Guess which family member was selected to give the eulogy at my father’s funeral last Tuesday…
There he is — right over there… It’s Robert, our father, Thérèse’s husband, leaving mass and heading for his nightly walk. Like us (the family), most of you gathered here this morning knew my father as a big-time walker. Oh! how he loved walking and going places! So it was inevitable that while we were reminiscing about him these last few days, we would recall all the soft footprints he left behind on our hearts and in our memories.
You know… as we were drawing from our memory well this weekend, we probably laughed as much as we cried. My brother Denis, whom my parents would call their “little pest” when he was young, remembered how he squirted Dad with the garden hose — quite “accidentally” of course! — when he was 6 or 7 years old. Despite his very young age and although Dad was never one to raise his voice, Denis instantly knew that perhaps this time he had gone just a little bit too far. So he did what any boy his age would have done: He took to the field beyond our family’s backyard. Yet, to this day, Denis doesn’t remember what Dad did when he finally caught him. For no matter how serious the offence, the corrective measure Dad would impose was always fair and never hurtful.

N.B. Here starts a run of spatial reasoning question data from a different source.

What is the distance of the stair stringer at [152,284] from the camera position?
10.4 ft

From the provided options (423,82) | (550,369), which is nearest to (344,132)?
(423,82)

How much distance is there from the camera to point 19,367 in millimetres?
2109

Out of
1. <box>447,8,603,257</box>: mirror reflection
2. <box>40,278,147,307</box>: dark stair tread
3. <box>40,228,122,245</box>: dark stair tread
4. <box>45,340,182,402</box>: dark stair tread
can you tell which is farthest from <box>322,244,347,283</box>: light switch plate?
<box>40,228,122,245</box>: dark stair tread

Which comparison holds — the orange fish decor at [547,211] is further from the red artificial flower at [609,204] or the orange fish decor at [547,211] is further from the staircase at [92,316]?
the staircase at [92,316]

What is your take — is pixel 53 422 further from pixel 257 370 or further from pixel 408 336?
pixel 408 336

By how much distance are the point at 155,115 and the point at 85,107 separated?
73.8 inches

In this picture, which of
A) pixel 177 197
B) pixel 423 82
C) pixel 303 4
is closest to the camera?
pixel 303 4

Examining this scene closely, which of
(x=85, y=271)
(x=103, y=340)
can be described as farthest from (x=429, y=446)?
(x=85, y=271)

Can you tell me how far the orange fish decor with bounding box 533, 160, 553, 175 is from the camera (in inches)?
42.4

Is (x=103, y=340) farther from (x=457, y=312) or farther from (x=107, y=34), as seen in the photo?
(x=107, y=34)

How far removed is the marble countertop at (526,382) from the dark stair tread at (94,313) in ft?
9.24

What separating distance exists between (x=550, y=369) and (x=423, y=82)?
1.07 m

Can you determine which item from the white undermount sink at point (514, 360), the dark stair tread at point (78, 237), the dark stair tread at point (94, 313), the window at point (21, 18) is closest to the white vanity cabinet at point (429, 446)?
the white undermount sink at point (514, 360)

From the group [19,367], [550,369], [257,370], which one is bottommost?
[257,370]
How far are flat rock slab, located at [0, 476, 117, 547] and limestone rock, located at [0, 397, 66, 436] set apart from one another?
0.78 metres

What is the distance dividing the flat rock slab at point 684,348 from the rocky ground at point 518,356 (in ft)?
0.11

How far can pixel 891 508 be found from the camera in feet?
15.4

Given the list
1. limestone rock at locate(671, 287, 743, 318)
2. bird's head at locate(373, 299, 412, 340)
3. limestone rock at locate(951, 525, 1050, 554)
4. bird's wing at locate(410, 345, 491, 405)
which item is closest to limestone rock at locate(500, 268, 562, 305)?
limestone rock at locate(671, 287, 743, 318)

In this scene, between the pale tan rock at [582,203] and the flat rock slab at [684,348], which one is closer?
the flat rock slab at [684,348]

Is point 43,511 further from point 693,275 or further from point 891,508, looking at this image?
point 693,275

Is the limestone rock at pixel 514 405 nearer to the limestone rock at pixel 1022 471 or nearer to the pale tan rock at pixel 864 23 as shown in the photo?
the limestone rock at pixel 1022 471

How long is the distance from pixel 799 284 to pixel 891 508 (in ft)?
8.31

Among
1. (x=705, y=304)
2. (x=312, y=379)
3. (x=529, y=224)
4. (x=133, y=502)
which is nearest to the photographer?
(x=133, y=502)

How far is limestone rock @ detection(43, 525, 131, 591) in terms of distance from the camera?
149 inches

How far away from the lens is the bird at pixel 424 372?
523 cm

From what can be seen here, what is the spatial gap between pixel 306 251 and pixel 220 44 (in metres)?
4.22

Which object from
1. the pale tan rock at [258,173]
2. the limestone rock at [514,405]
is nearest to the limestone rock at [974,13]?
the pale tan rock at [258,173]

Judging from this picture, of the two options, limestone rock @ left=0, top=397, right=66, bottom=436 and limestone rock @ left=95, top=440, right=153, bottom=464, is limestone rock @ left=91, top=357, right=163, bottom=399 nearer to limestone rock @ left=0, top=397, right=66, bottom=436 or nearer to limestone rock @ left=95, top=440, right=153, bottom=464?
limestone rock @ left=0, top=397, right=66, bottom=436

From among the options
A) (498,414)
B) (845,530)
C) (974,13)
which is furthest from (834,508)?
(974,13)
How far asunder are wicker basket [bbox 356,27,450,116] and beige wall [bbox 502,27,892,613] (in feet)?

It couldn’t have been otherwise, for one character trait trumped all others in Dad, and that was kindness. It was a quiet kindness that we could hear each time he’d make one of his little jokes. It was a kindness that rendered him unable to understand why there is so much evil in this world. It was a kindness that was very tangible and very real. But, moreover, it was a kindness imbued with so much love.
And that love, we all felt it. Each of us could tell you a few dozen stories that would illustrate the extent to which he wanted nothing but the best for those around him, especially his wife and his children. We can’t help but think that Dad stayed among us as long as he did, despite all the suffering he endured during these last months and these last years, because of that love. Indeed, they say that it is our children who give us each strand of white hair. If that is so, then Dad sported his white hair with a pride unparalled by none.
That pride, he held it as strongly as he did his faith in God. I remember when I was 18, I had decided to have a little adventure: With little warning, I had decided to try my luck for a year in Halifax before going to university. My parents indulged me, but I still remember how, as Dad was driving me to the train station that April morning, he warned me never to forget that it was God who was Number One. His nuggets of wisdom, he would offer them freely and calmly, but with a gentle certainty that was most disarming.
And what about his devotion to those he loved! This devotion, we saw it in his last wishes during the last year of his life. He ardently wanted to visit “all his people,” so last July Mom and Dad got in their car to visit my brother Yvan in Grand Falls and the relatives in Rivière-du-Loup. Then, one month later, they boarded a train to Ottawa to visit my sister Marielle. Those last two journeys, Dad’s last two wishes, Mom helped him realize. Thank you, Mom, for having given him the strength to fulfill his wishes.
And now there he is — right over there… It’s Dad out for a walk, peaceful. He has just finished climbing a big hill which has led him to his new home. Benevolently he is observing us all from up there with his beautifully soft grey blue eyes. And the soft footprints he left behind on our hearts and in our memories will remain with us until we join him on this great journey he has just begun.